■ **Page excerpt**:
■ ■ ■ ■ ■

Why then does he destroy his argument at the end by rallying his claim on the
subjectivity of ugliness. To this day I still find the double space prettier
and find print that use it easier to read. 3. is too much of an opinion to
claim sound reason.

------
IbJacked
I like the aesthetics of two spaces, as well. Especially when using a
proportional font since a proportional space is narrower than an average
character width. A "." and a skinny space doesn't provide much of a visual
separation.

I've gotten over not liking seeing a single space from others, and others can
get over seeing my double-spaces :)

------
matmann2001
Yeah. I'm still gonna use 2 spaces. It looks better to me.

------
xrt
Robin Williams devotes a chapter of her book, "The PC is not a Typewriter", on
the subject. She concurs.

[http://www.amazon.com/Pc-Not-Typewriter-Robin-
Williams/dp/09...](http://www.amazon.com/Pc-Not-Typewriter-Robin-
Williams/dp/0938151495)

------
glesica
I can't stand two spaces after periods. It gives me a weird twitch. I
sometimes do a find-replace before even reading a document. It is a
superfluous keystroke, but I think what really bothers me is that it just
looks ugly and uneven to me.

------
MalphasWats
Ironically, we're all reading this on the web, where browsers merrily remove
superfluous white space. If every browser can agree on that, given how much
they all disagree on, I'll take that as a pretty good endorsement for single-
spacing.

------
chatmasta
This guy spent a long time building up a logical argument against using two
spaces, then threw all his work out the window in the final paragraphs by
concluding that the "aesthetics" of two spaces were too ugly for common use.

------
drobilla
Never say never. This only applies to WYSIWG. When writing in plain text
source formats, the two spaces enable tools to distinguish the end of a
sentence from abbreviations and other uses of the period. For example, emacs
uses this distinction for column filling and other text manipulations.

Using a single space is ambiguous; ambiguous is bad. Therefore two spaces is
best in place text.

------
girzel
This, sirs, is why LaTeX asks you to differentiate between sentence-ending
periods and non-sentence-ending periods in source code, and adds just a little
bit of elasticity to the sentence-ending periods during compilation. The tools
that make things beautiful know how to make things beautiful.

The rest of the time, there's:

(setq sentence-end-double-space nil)

------
bobinator30
>Monospaced fonts went out in the 1970s.

except for programmers

------
Svip
And you sir, leave punctuations within quotation marks where they do not
belong and use serial commas. I believe I need to read no further.

■ ■ ■ ■ ■

■ **Data rows**:
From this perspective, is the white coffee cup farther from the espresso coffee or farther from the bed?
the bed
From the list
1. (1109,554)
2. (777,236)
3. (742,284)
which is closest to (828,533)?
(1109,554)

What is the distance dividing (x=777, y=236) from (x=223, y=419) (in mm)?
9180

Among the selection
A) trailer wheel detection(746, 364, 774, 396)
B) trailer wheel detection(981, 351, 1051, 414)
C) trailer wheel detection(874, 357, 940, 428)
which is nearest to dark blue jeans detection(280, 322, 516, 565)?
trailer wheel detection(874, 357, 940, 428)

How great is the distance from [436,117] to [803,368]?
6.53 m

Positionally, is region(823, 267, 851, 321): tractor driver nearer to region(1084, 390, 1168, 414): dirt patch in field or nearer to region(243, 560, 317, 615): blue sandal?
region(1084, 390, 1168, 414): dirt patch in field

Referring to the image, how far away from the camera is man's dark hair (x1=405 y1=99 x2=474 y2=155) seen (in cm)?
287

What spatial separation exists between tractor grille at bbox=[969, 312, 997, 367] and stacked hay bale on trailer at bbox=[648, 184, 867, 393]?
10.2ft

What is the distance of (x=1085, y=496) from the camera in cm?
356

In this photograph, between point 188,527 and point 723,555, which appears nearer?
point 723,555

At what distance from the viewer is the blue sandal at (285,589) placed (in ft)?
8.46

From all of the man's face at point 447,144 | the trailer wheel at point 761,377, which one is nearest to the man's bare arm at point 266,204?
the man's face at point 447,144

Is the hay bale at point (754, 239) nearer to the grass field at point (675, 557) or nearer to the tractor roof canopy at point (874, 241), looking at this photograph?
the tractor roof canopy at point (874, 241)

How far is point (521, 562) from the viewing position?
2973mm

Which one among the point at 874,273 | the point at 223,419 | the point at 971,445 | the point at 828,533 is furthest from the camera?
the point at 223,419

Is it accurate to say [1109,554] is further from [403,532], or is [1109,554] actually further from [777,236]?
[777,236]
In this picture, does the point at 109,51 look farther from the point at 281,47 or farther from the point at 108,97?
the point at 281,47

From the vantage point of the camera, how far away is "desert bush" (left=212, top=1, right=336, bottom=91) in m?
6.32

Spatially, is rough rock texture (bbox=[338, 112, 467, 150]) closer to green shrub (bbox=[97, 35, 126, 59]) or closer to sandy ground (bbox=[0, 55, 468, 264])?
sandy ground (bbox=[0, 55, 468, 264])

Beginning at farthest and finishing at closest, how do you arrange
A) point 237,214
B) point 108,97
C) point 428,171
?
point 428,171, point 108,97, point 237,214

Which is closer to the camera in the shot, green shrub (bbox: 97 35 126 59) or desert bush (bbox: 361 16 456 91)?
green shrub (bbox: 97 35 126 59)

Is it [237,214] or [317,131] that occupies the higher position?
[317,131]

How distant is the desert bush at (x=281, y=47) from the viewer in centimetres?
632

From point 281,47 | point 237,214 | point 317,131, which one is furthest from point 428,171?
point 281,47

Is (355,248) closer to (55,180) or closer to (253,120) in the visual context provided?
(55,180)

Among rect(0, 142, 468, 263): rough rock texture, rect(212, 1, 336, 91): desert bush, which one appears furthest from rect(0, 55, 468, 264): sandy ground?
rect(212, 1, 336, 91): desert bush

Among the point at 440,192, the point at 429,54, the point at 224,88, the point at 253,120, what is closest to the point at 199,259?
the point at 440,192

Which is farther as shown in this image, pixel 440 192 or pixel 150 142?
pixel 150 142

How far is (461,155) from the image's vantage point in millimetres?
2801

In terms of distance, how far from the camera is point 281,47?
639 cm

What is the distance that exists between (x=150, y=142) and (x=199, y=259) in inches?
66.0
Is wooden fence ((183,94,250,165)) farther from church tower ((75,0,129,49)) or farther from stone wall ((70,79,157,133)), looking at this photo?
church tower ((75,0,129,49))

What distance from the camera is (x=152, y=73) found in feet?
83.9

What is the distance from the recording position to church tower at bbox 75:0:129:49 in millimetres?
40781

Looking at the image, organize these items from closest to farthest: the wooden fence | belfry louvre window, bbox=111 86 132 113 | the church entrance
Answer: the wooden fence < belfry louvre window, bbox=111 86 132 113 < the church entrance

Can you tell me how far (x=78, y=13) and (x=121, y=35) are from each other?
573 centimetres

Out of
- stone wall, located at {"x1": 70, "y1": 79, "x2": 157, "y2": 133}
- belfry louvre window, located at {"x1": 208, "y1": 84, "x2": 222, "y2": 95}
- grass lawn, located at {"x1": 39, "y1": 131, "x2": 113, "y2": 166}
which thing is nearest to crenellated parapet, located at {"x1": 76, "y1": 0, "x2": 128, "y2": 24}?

■ ■ ■ ■ ■

■ **Exercise set**:
1. Retype the part of the thread about spaces after periods from "Why then does" to "my double-spaces :)".
2. Using the thread about spaces after periods, say yes or no to each statement and quote the words that decide it: (a) One commenter says web browsers remove extra white space. (b) One commenter says emacs pays no attention to the difference between one and two spaces. (c) One commenter says they will switch to using a single space.

■ **Solved problems**:
1.
Why then does he destroy his argument at the end by rallying his claim on the
subjectivity of ugliness. To this day I still find the double space prettier
and find print that use it easier to read. 3. is too much of an opinion to
claim sound reason.

------
IbJacked
I like the aesthetics of two spaces, as well. Especially when using a
proportional font since a proportional space is narrower than an average
character width. A "." and a skinny space doesn't provide much of a visual
separation.

I've gotten over not liking seeing a single space from others, and others can
get over seeing my double-spaces :)

2.
(a) Yes: "browsers merrily remove superfluous white space"
(b) No: "emacs uses this distinction for column filling and other text manipulations"
(c) No: "I'm still gonna use 2 spaces."